Required tasks ▸
a) From the Nokia comments, quote the passage that begins at the words "It used to be" and stops after "by the telcos.)".
b) Translate this sentence from the Nokia comments into Spanish: "Brand loyalty only exists as far as the next device, and they're learning that the hard way."
c) Carry on the Nokia comments past their final sentence.

Selected excerpt ▸
───
He seems to have a bundle more perspective than Mr Elop. Maybe if the latter's team are reading they can lure Andrew on as a consultant?
For a decade after 1998, when it first grabbed the top spot, Nokia was a bellwether of the mobile handset business. So much so, that small modulations in Nokia market share caused earthquake scale upheavals across the industry. That's because Nokia was credited with understanding (and blanketing) the world with phones so …
Sure, lots of 3310's out there.. but they're generally owned by people who replace their phone only when it breaks. If I were to buy a phone tomorrow I have a choice of some nice HTCs, LGs, etc. but nokia? They don't appear to be even attempting to sell me a phone these days. I can't name a single model I'd consider.
I had a stream of nokias for years, but they've lost it. Brand loyalty only exists as far as the next device, and they're learning that the hard way.
It used to be that if you built a better phone, within 2 years the market will choose your phone over the competition because either their existing phone died, or their contract ended. (In the US we have contracts because the phones are subsidized by the telcos.)
───
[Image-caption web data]
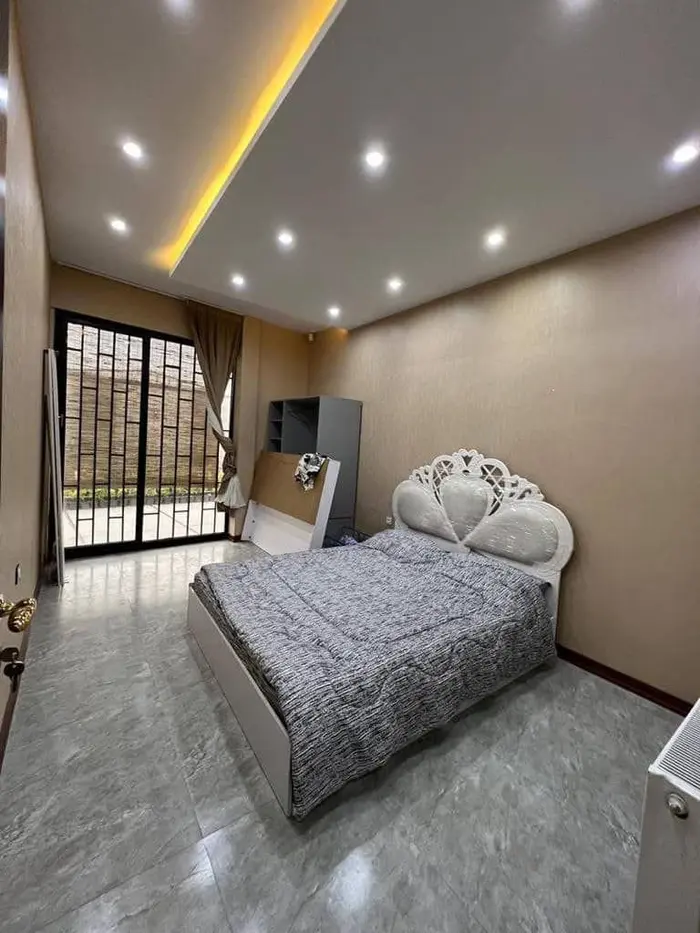 ویلا دوخوابه استخردار آبگرم طالقانی 1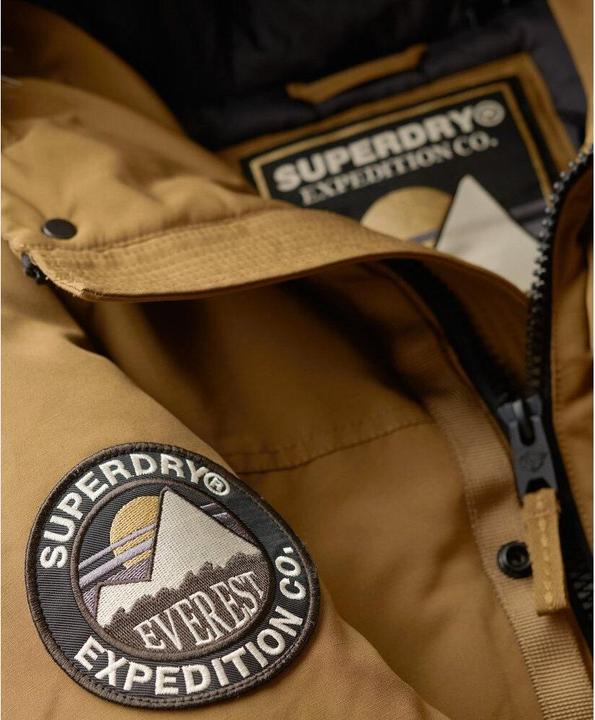 Actual product image Superdry Everest (XXL)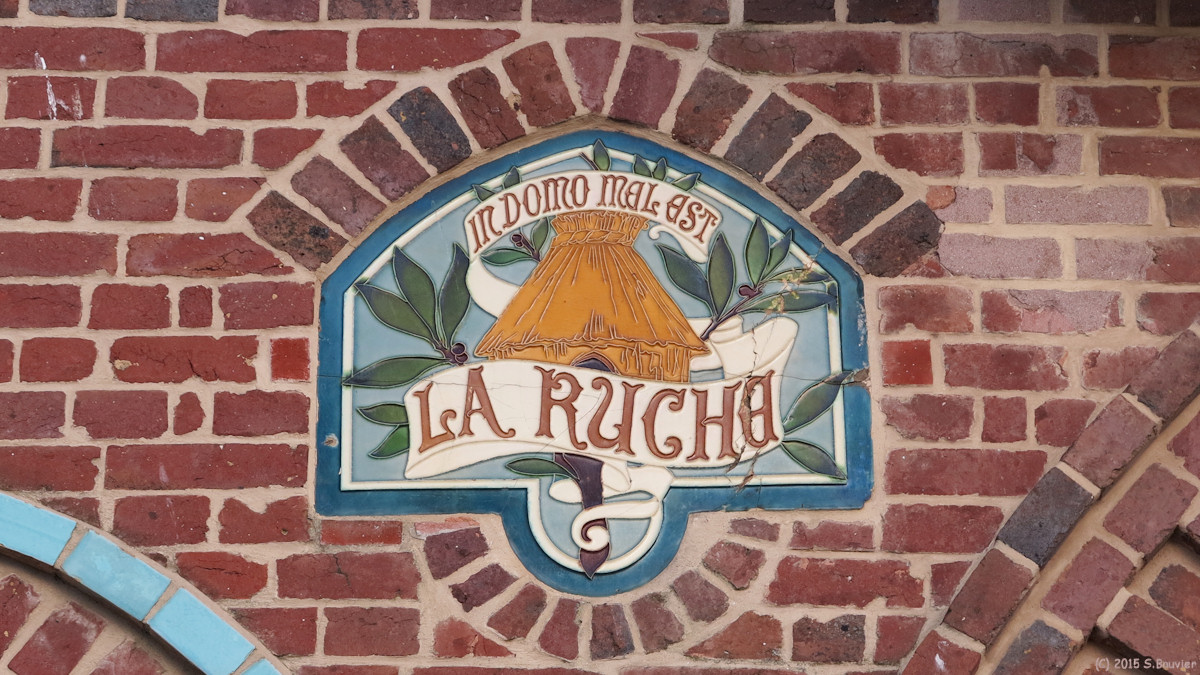 Mers les Bains (La Ruche)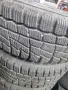 Зимни гуми 175/65 R14 с джанти 5X100, снимка 2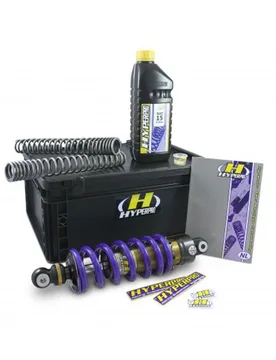Kit Sospensioni Streetbox Triumph Speed Triple 1050 2005-2010 - Hyperpro - FashionsVida
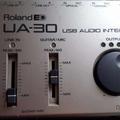 Альбом - Звукова карта Roland ED UA-30 usb audio interface. 1450 грн. т-н 0984329326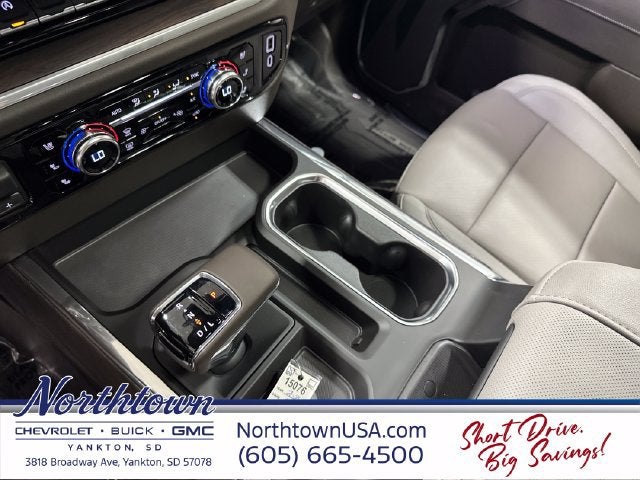 2026 GMC Sierra 1500 SLT - Photo 25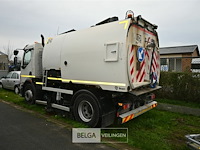 Volvo veegwagen - afbeelding 4 van  18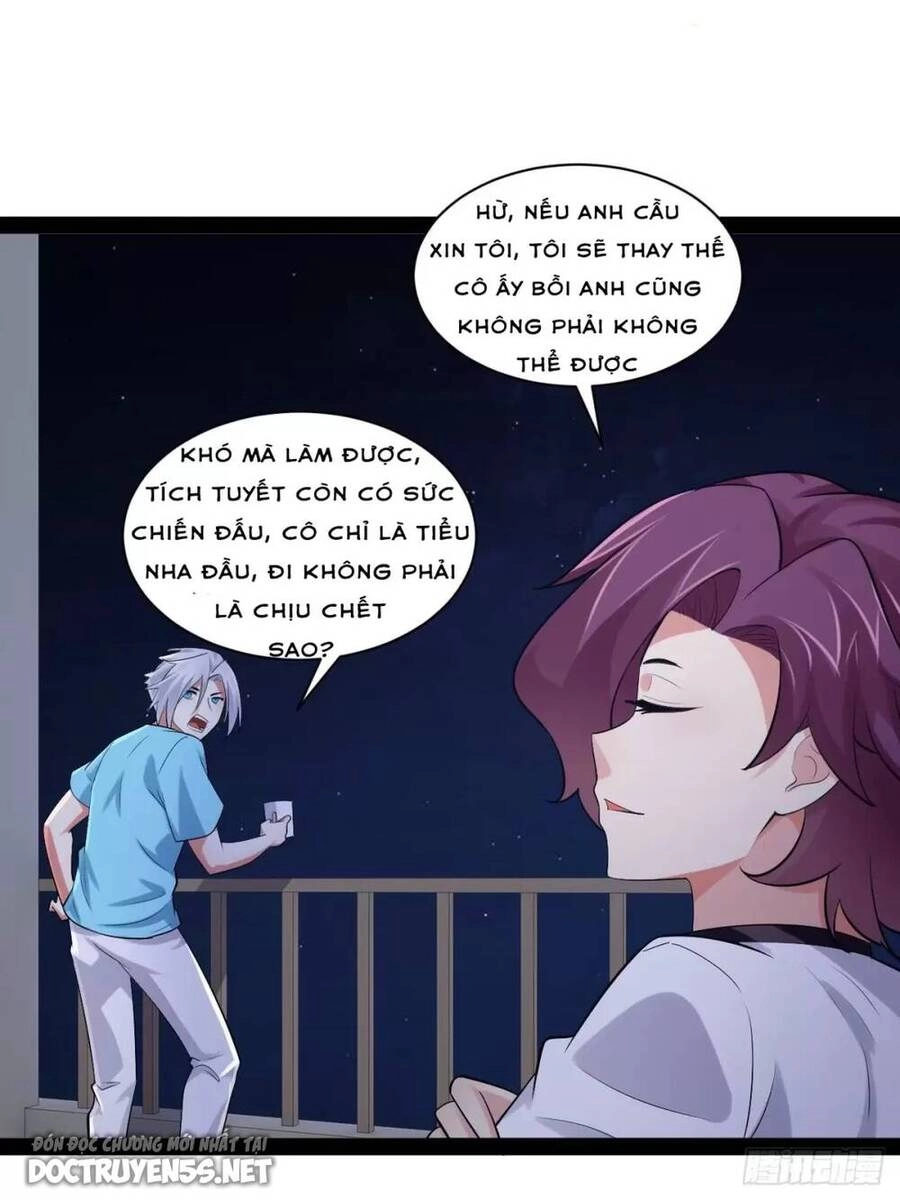 Bắt Đầu Làm Đầy Điểm Mị Lực Chapter 66 - 32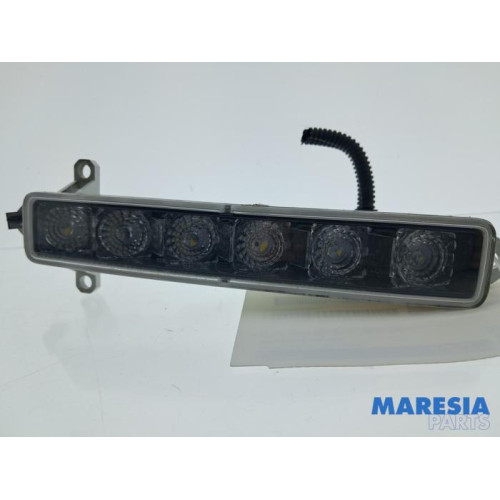 Opel - Vivaro - Daytime running light, left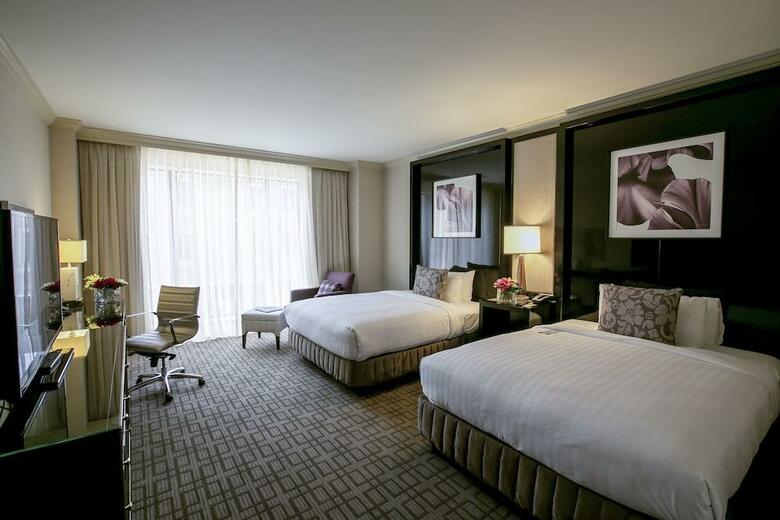 Hotel Royal Sonesta Harbor Court Baltimore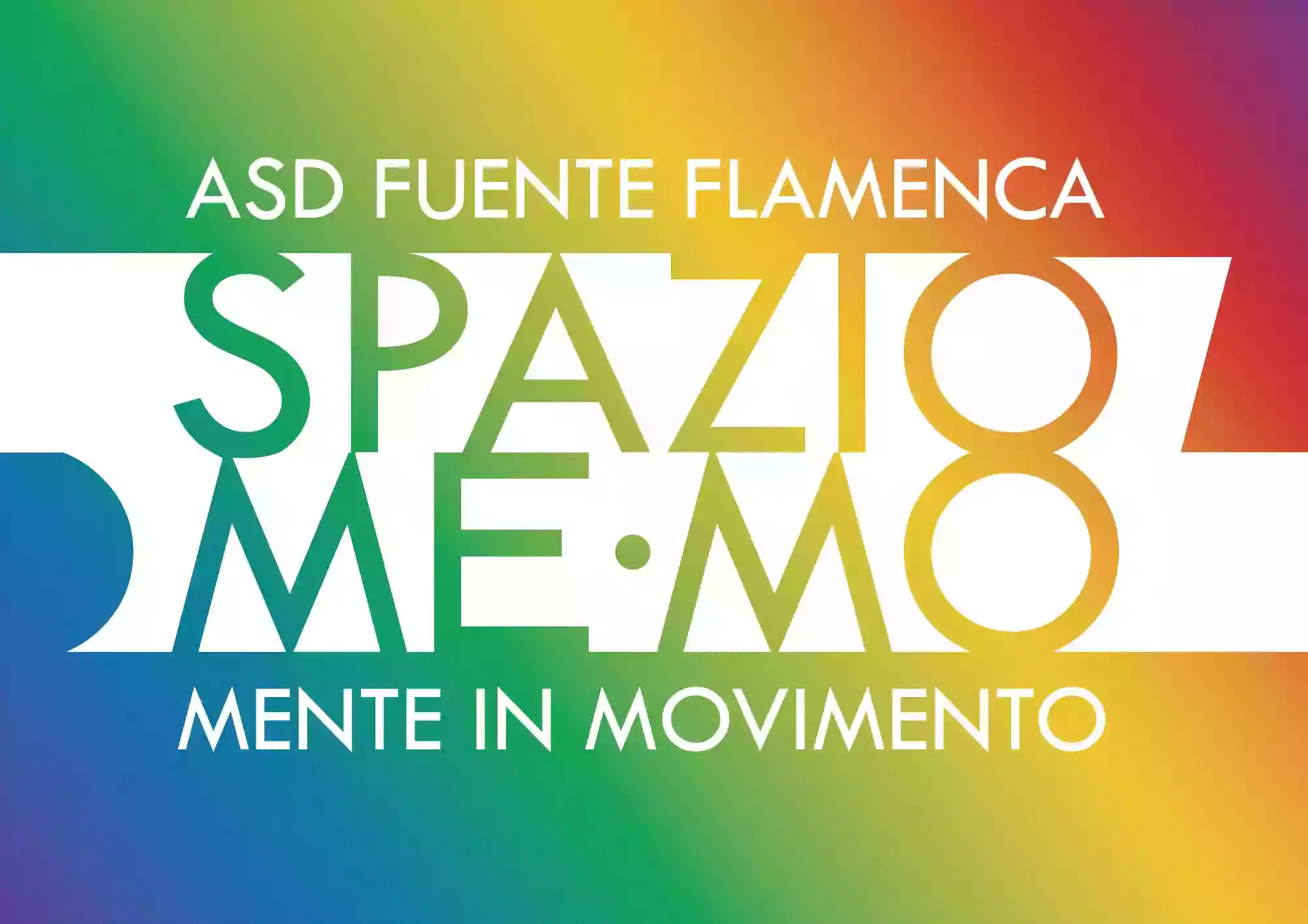 Spazio MeMo - A.S.D. Fuente Flamenca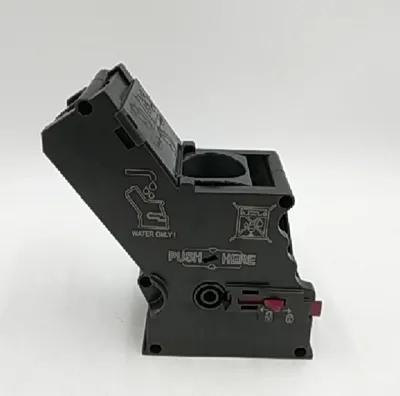Produktbild von Bosch Brühgruppe Ersatzteile Siemens 11014117 Kaffeevollautomat Zubehör Wartung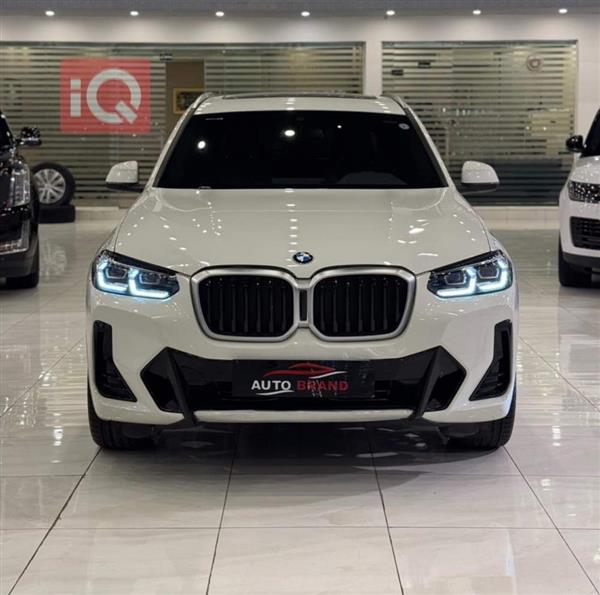 BMW for sale in Iraq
───
Numbered answers ▸
a)
It used to be that if you built a better phone, within 2 years the market will choose your phone over the competition because either their existing phone died, or their contract ended. (In the US we have contracts because the phones are subsidized by the telcos.)

b) La lealtad a la marca solo llega hasta el próximo dispositivo, y lo están aprendiendo por las malas.

c)
But when you have your phone, and then your paid for apps, and then your tie ins to other products in a personal use digital ecosystem, you have more resistance to change phones. If a lot of the music I've purchased is in iTunes, unless my phone supports iTunes, I'm not going to be able to take my music with me. (unless I have another Apple product that's portable and I want to carry two devices....)
So Apple is creating a barrier that locks consumers in.
And then there is Android. Same issue here.
Third Party Apps won't transfer licenses from one brand to another. So if you have an iPhone then get an Android, you're going to have to buy another copy of dirty birds.... have enough $1.00+ apps that you like and use? You're going to think twice.
As to Nokia, their kit is well made. OS? Maybe Apps? Hardly. Sorry Nokia but other companies synch mail accounts, contact books, etc better.
While Nokia can fix this, they will have to create some sort of compelling reason to get iPhone and Android users to switch.
You're missing the point here. While you may be super clever most consumers aren't. Whether Apple lock them in or they chose to be locked in the fact is that if they've invested time and money in content for a device they're not going to want to chuck that content away when they buy a new device.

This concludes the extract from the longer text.